At this time of the year I begin to feel a little sadness. In the summer I love being outside and talking to people, whether they want to talk to me or not. Now summer is over, and we have cooler weather and colder nights. This means people can use the weather as an excuse not to stop and hold a conversation with me. Colder weather means more time spent indoors, especially in the evening and at night, and when I’m inside for too long I feel a certain level of isolation.

I know a lot of people and I have friends, but I still feel isolated at times. I care about my friends, but many of them are busy with their kids. They have a deep love for their kids that I have never experienced.

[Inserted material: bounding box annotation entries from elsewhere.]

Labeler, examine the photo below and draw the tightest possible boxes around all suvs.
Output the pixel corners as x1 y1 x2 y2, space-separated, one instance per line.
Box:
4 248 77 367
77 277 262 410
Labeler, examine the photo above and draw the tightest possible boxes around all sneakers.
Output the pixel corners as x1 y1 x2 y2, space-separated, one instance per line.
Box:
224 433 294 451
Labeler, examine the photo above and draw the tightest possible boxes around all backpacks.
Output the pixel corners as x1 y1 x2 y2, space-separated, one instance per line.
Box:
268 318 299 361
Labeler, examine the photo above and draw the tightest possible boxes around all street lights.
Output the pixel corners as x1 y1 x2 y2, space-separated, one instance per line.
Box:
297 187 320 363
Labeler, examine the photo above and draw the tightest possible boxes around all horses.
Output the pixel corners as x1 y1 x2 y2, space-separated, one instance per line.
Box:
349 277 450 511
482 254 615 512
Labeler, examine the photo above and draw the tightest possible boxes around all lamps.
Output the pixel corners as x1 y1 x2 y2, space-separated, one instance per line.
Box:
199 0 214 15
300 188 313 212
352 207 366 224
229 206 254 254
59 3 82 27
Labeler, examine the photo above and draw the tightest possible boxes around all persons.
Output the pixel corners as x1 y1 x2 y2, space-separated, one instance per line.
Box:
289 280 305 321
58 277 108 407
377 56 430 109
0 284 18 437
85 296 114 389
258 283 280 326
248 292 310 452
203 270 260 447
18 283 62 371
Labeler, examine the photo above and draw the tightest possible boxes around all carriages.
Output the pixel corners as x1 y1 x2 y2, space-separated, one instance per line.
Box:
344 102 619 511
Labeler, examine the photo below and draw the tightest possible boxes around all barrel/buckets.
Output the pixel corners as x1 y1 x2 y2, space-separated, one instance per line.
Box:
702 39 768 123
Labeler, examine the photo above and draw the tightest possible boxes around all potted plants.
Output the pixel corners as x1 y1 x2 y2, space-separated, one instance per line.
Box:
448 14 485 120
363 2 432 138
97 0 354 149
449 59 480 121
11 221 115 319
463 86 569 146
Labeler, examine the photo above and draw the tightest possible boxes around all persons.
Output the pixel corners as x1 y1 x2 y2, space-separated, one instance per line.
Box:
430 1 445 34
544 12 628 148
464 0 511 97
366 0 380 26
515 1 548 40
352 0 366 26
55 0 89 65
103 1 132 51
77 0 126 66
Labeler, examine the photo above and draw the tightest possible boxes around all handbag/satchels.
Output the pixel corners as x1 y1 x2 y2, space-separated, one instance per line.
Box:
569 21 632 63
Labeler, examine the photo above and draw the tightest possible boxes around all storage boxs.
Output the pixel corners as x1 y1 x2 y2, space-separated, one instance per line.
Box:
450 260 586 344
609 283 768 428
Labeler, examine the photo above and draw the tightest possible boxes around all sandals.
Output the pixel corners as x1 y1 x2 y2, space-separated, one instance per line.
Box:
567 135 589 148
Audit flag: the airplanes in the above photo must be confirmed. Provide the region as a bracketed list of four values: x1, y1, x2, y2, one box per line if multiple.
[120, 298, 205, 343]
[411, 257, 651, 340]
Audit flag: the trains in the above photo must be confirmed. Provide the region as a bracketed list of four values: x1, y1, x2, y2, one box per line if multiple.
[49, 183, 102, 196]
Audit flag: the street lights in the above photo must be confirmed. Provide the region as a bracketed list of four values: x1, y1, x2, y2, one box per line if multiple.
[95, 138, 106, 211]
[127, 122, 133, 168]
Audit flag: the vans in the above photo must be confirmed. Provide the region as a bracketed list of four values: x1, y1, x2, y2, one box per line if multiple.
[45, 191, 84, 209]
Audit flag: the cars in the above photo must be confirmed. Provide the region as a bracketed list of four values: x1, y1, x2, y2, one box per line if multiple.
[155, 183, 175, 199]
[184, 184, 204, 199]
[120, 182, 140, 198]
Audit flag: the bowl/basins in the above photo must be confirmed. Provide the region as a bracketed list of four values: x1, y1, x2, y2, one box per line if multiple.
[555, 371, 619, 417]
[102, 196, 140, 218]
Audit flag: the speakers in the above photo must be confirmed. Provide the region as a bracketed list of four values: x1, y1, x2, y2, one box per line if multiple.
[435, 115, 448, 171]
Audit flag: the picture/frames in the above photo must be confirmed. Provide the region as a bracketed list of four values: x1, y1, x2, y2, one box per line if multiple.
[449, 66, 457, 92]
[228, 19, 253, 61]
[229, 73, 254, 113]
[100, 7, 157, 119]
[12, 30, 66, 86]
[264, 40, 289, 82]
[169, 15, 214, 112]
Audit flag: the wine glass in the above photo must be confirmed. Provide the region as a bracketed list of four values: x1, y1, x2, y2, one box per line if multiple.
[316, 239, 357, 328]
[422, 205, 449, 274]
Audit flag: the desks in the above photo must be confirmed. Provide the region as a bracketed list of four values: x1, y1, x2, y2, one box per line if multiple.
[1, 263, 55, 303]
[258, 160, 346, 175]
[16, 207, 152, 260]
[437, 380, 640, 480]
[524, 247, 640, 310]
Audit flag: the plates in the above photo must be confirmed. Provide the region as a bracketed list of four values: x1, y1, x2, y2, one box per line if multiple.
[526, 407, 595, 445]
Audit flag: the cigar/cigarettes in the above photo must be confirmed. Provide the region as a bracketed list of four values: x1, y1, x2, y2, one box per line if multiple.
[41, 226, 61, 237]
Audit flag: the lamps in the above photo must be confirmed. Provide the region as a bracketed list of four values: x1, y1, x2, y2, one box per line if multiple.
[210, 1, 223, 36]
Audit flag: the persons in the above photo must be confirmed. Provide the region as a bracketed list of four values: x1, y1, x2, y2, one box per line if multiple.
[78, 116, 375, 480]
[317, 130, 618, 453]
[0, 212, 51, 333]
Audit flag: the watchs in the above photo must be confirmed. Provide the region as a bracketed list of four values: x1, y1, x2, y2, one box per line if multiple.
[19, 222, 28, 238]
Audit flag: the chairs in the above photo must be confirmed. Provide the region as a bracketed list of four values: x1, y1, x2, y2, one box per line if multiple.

A lot of my friends have parents whom they care deeply about and brothers and sisters they have bonded with.

Those who have lost their parents or a family member will often feel sadness from time to time because they miss them. My friends care about me, but their family will always come first. They will make big sacrifices and do anything they can just to see their loved ones smile.

I never got a chance to build a caring relationship with my parents. I was an only child so I didn’t have brothers or sisters to bond with. I was born with differences, and so it was hard for me to connect with my peers because we were not on the same level. All of this left me alone and isolated. When I made friends I started to care deeply about them because I was never allowed to deeply care about anyone else before.

Being around others and having intelligent conversations often takes my mind off my problems. It is not easy to live with the challenges of my autism spectrum disorder, and it is not always easy to live in an adult body while at times feeling like a kid. What is even harder is dealing with these things alone without a kind, caring and supportive loved one. The hardest part about my life is trying to heal my wounds from the years of abuse I dealt with, and dealing with it alone. Imagine going through life having no one to protect you, no one to defend you, no one to speak up for you and no one to comfort you. Imagine being trapped in your own little world and not having anyone take the time to enter your world just to make an attempt to try to see the world through your eyes.

When you are on the autism spectrum, you may live in an intense world, you may have intense feelings and you may have an excellent memory. When you have an autism spectrum disorder you may be a visual and direct person. You may need to see, feel and hear. You may need direct instructions because everything that is common sense to everyone else is not always common sense to you.

There are times my feelings get the best of me — times I lose control of my actions and times my brain gets overloaded to the point it shuts down.

As I watch TV and hear people talk, certain things trigger memories from my past or stir up questions or thoughts. As much as I would like to forget my past I can’t. I can remember everything good and bad as clear as the day it happened, even if it was 30 years ago.

When I hear people brag about their kids sometimes, I can’t help but wonder how they developed such a strong love. When I hear people talk about how great their parents are, I can’t help but wonder why that person is so special that they gained the love of their parents. In the end it leaves me wondering why my life had to be the way it is.